Verifying Visibility-Based Weak Consistency

TL;DR

This paper presents a methodology for verifying that concurrent objects in multithreaded programs adhere to weak consistency models by using annotations and automated proofs, ensuring correctness despite relaxed visibility guarantees.

Contribution

It introduces a formal, annotation-based approach for proving weak-consistency adherence in concurrent object implementations using simulation proofs and automated theorem proving.

Findings

Methodology effectively verifies weak-consistency in Java concurrent objects.

Annotations can be automated by tracking memory location writers.

Formal proofs ensure correctness despite relaxed visibility assumptions.

Abstract

Multithreaded programs generally leverage efficient and thread-safe concurrent objects like sets, key-value maps, and queues. While some concurrent-object operations are designed to behave atomically, each witnessing the atomic effects of predecessors in a linearization order, others forego such strong consistency to avoid complex control and synchronization bottlenecks.
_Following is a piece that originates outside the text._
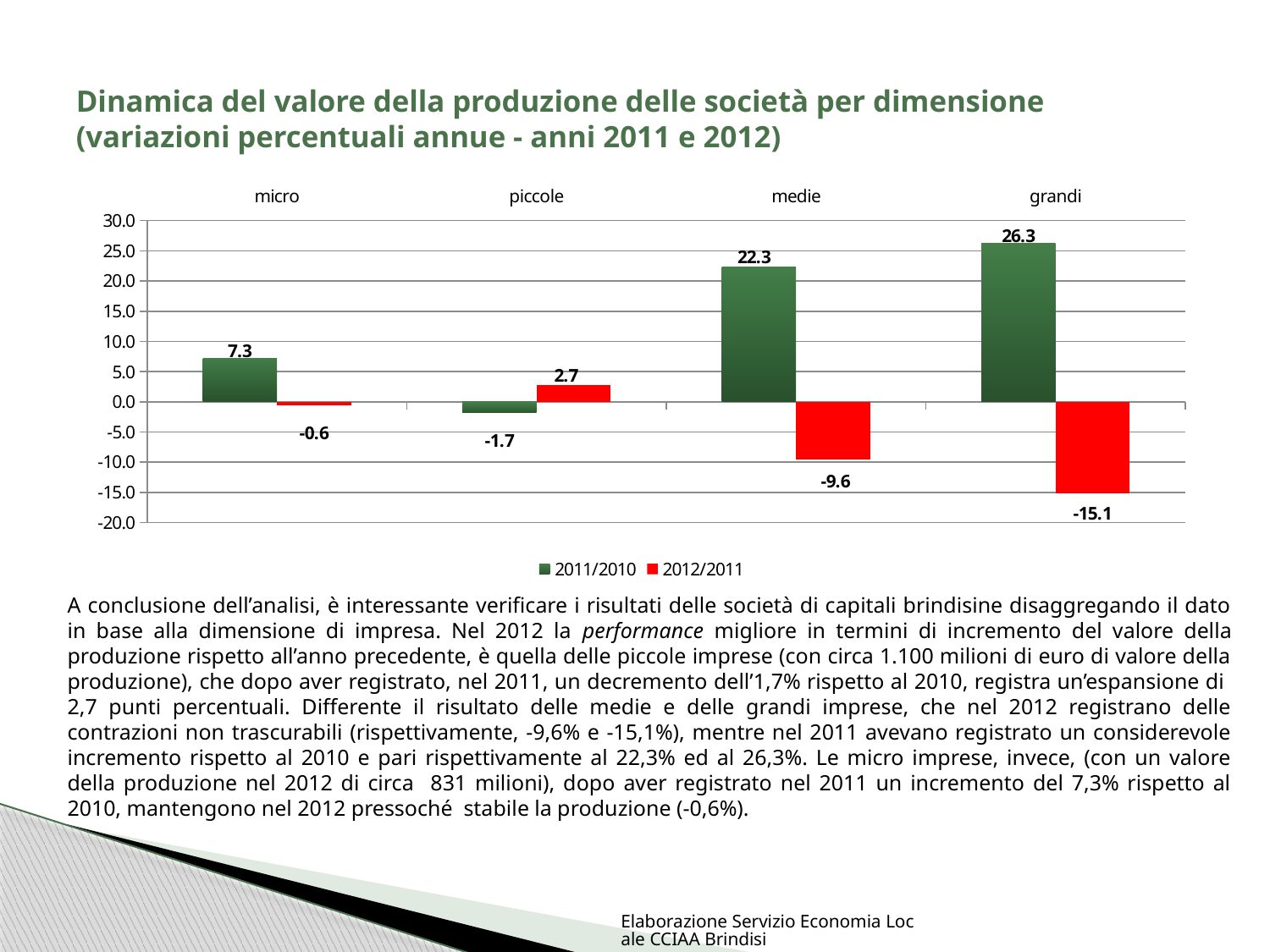
Which is larger for piccole: the 2011/2010 value or the 2012/2011 value? 2012/2011 Which category has the lowest 2012/2011 value? grandi How many series does the legend list? 2 What is the 2012/2011 value for piccole? 2.7 What kind of chart is shown on the slide? bar chart What is the 2012/2011 value for grandi? -15.1 What is the 2011/2010 value for medie? 22.3 Which category has the highest 2011/2010 value? grandi How many categories are shown on the x axis? 4 What is the 2011/2010 value for micro? 7.3 Is the 2012/2011 value for medie greater or less than -5.0? less What is the difference between the 2011/2010 and 2012/2011 values for medie? 31.9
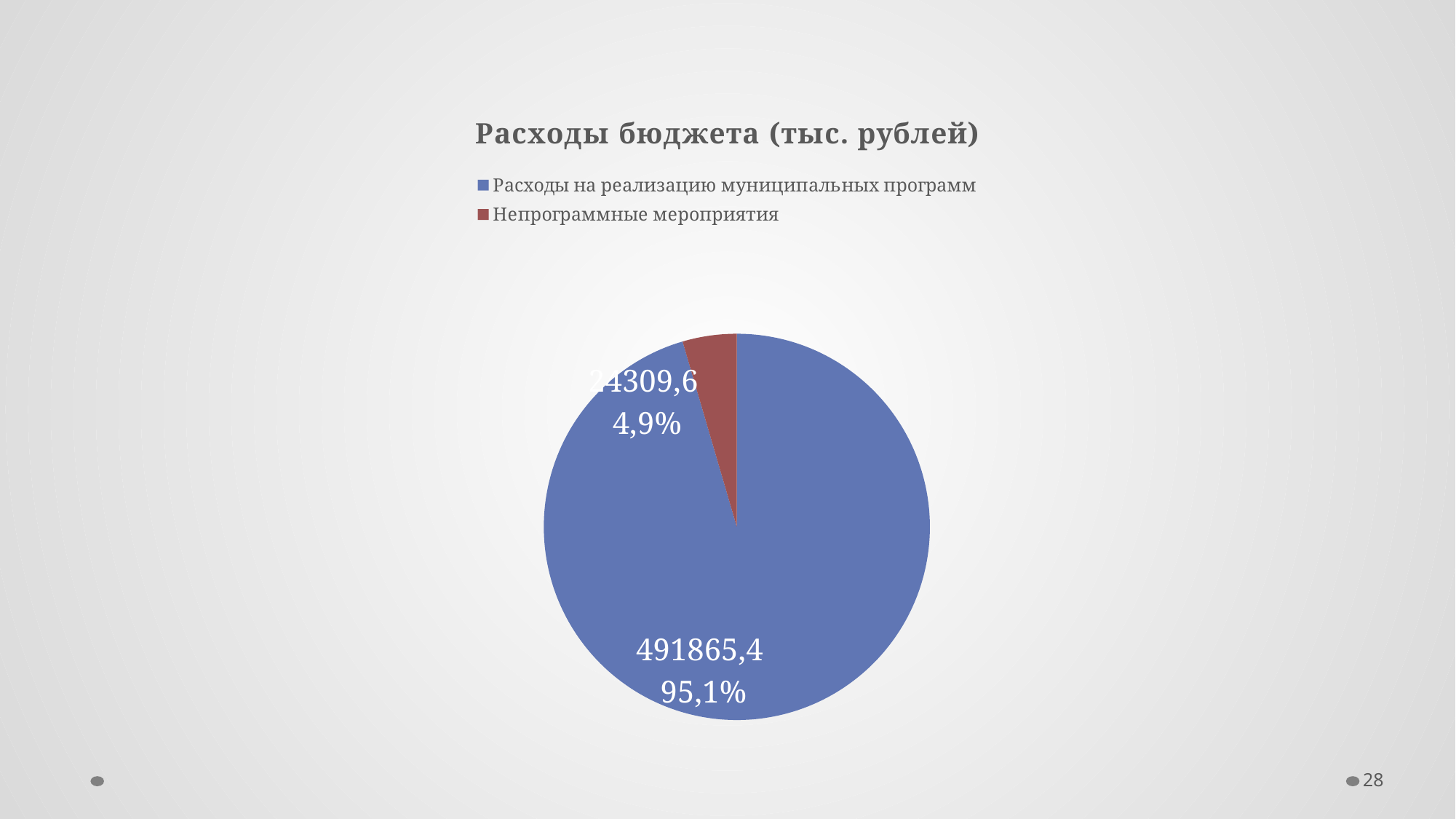
What is the difference between the values for Расходы на реализацию муниципальных программ and Непрограммные мероприятия? 467555,8 How many entries does the legend list? 2 What is the title of the chart? Расходы бюджета (тыс. рублей) What share of the pie does Непрограммные мероприятия represent? 4,9% How many slices does the pie chart have? 2 What is the value for Расходы на реализацию муниципальных программ? 491865,4 Which category has the smallest slice? Непрограммные мероприятия What kind of chart is shown on the slide? pie chart Which colour represents Непрограммные мероприятия in the chart? red Which category has the largest slice? Расходы на реализацию муниципальных программ What share of the pie does Расходы на реализацию муниципальных программ represent? 95,1% What is the value for Непрограммные мероприятия? 24309,6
For example, contains (value) methods of key-value maps may iterate through key-value entries without blocking concurrent updates, to avoid unwanted performance bottlenecks, and consequently overlook the effects of some linearization-order predecessors. While such weakly-consistent operations may not be atomic, they still offer guarantees, e.g., only observing values that have been present. In this work we develop a methodology for proving that concurrent object implementations adhere to weak-consistency specifications. In particular, we consider (forward) simulation-based proofs of implementations against relaxed-visibility specifications, which allow designated operations to overlook some of their linearization-order predecessors, i.e., behaving as if they never occurred. Besides annotating implementation code to identify linearization points, i.e., points at which operations' logical effects occur, we also annotate code to identify visible operations, i.e., operations whose effects are observed; in practice this annotation can be done automatically by tracking the writers to each accessed memory location. We formalize our methodology over a general notion of transition systems, agnostic to any particular programming language or memory model, and demonstrate its application, using automated theorem provers, by verifying models of Java concurrent object implementations.